SUPPLIED TEXT
Rameshbabu Praggnanandhaa (born 10 August 2005) is an Indian chess grandmaster. A chess prodigy, he earned the international master title at the age of 10, the youngest at the time to do so, and the Grandmaster title at age 12, the second-youngest at the time to do so. On 22 February 2022, at the age of 16, he became the youngest player till then to defeat current world champion Magnus Carlsen, when he beat Carlsen in a rapid game at the Airthings Masters Rapid Chess Tournament. (Gukesh D is now holding the record since 16 October 2022)

Chess career
Praggnanandhaa won the World Youth Chess Championship Under-8 title in 2013, earning him the title of FIDE Master at the age of 7. He won the Under-10 title in 2015.

In 2016, Praggnanandhaa became the youngest international master in history, at the age of 10 years, 10 months, and 19 days. He achieved his first grandmaster norm at the World Junior Chess Championship in November 2017, finishing fourth with 8 points. He gained his second norm at the Heraklion Fischer Memorial GM norm tournament in Greece on 17 April 2018. On 23 June 2018 he achieved his third and final norm at the Gredine Open in Urtijëi, Italy, by defeating Luca Moroni in the eighth round to become, at the age of 12 years, 10 months and 13 days, the then second-youngest person ever to achieve the rank of grandmaster (Sergee Karjakin attained the title at 12 years and 7 months). He is the fifth-youngest person ever to achieve the title of Grandmaster (GM), behind Abhimanyu Mishra, Sergey Karjakin, Gukesh D, and Javokhir Sindarov.

In 2018, Praggnanandhaa was invited to the Magistral de León Masters in Spain for a four-game rapid match against Wesley So. He defeated So in game one, and after three games the score was tied at 1½–1½. In the last game, So defeated Praggnanandhaa, winning the match 2½–1½.

In January 2018, Praggnanandhaa tied for third place with GM Alder Escobar Forero and IM Denys Shmelov in the Charlotte Chess Center's Winter 2018 GM Norm Invitational held in Charlotte, North Carolina, with a score of 5.0/9. 

In July 2019, Praggnanandhaa won the Xtracon Chess Open in Denmark, scoring 8½/10 points (+7–0=3). On 12 October 2019, he won the World Youth Championships in the Under-18 section with a score of 9/11. In December 2019, he became the second-youngest person to achieve a rating of 2600. He did this at the age of 14 years, 3 months and 24 days.

In April 2021, Praggnanandhaa won the Polgar Challenge, the first leg (out of four) of the Julius Baer Challengers Chess Tour, a rapid online event organized by Julius Baer Group and Chess24.com for young talents.  He scored 15.5/19, 1.5 points ahead of the next best placed competitors.  This win helped him qualify for the next Meltwater Champions Chess Tour on 24 April 2021, where he finished in 10th place with a score of 7/15 (+4-5=6), including wins against Teimour Radjabov, Jan-Krzysztof Duda, Sergey Karjakin, and Johan-Sebastian Christiansen as well as a draw against World Champion Magnus Carlsen.

DATA EXTRACT
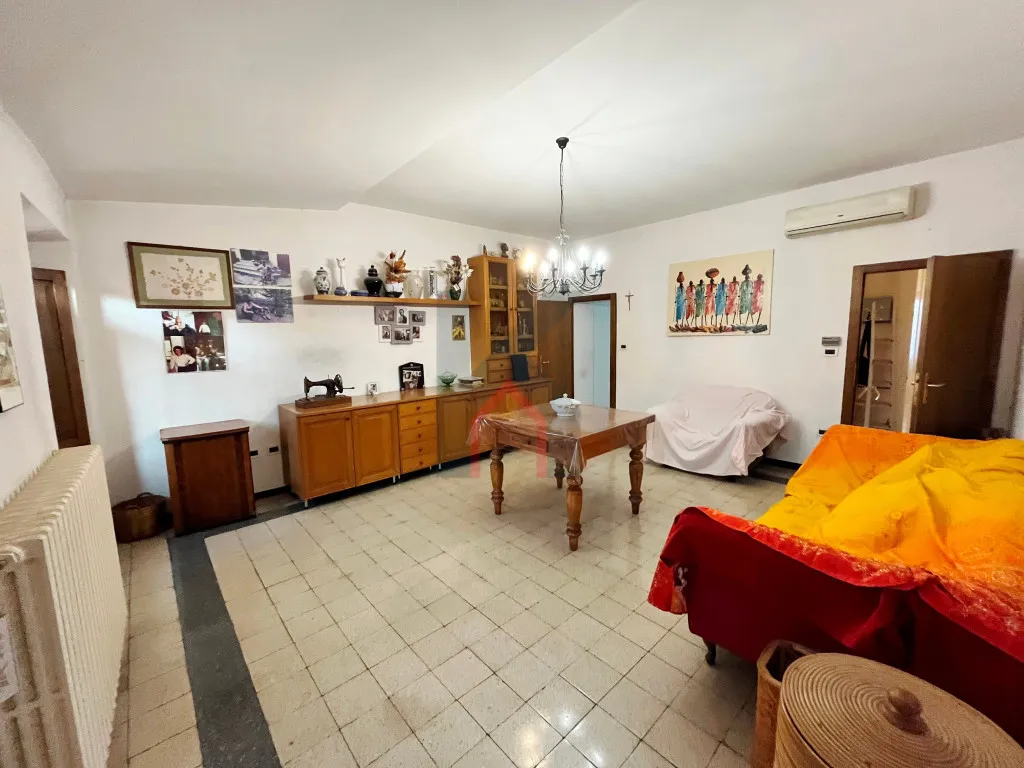 Appartamento in vendita a Castrocaro Terme e Terra del Sole - foto 4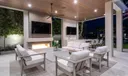 500 E Alexander Palm Road Photo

PROBLEM REQUIREMENTS
Rewrite the passage of the Praggnanandhaa text from "In 2018, Praggnanandhaa" up to and including "the match 2½–1½.", substituting "León Masters" for "Magistral de León Masters".

RESPONSE TO THIS EXERCISE
In 2018, Praggnanandhaa was invited to the León Masters in Spain for a four-game rapid match against Wesley So. He defeated So in game one, and after three games the score was tied at 1½–1½. In the last game, So defeated Praggnanandhaa, winning the match 2½–1½.